* DATA:
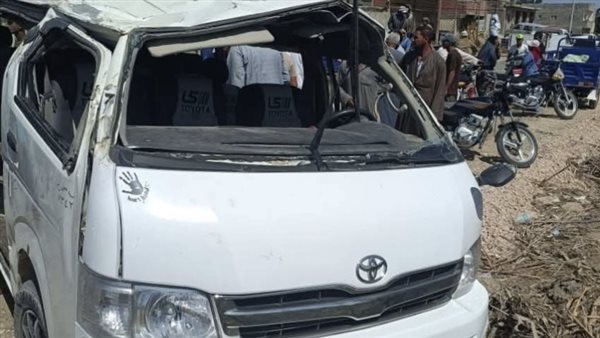 انقلاب ميكروباص -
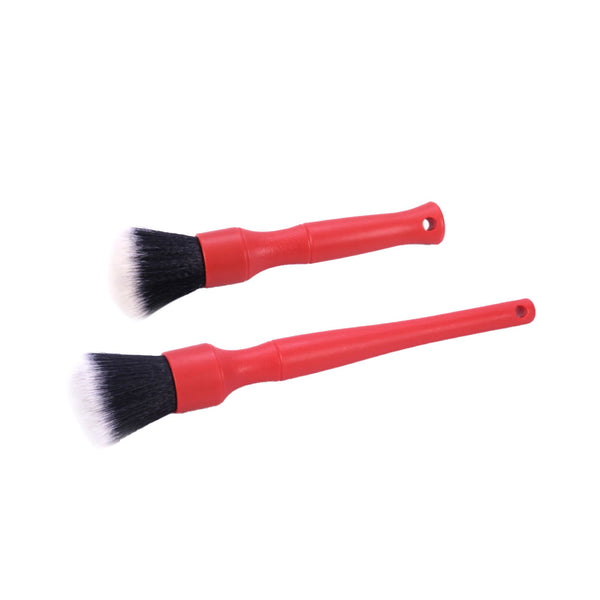 Detail Factory Ultra-Soft Detail Brushes 2pk in Red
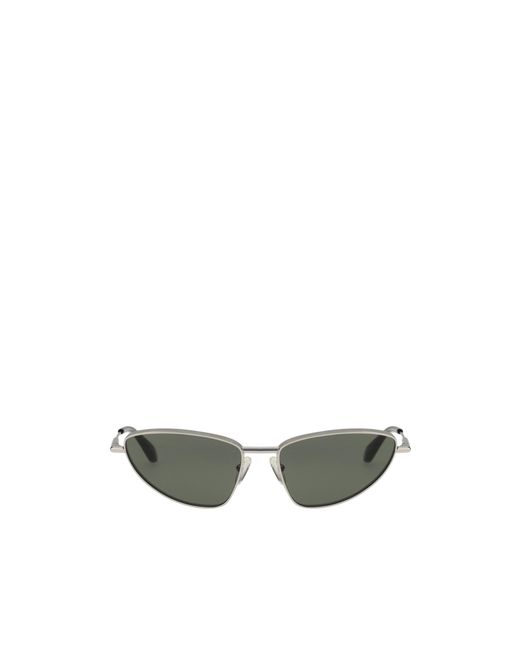 McQueen Multicolor Eyewear Cat Eye Frame Sunglasses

* AIM OF THE EXERCISE: Restate word for word the lines above that start at the line containing "Detail Factory Ultra-Soft" and run to the end of the listing; exclude the pictures.

* ANSWER SPACE:
 Detail Factory Ultra-Soft Detail Brushes 2pk in Red
 McQueen Multicolor Eyewear Cat Eye Frame Sunglasses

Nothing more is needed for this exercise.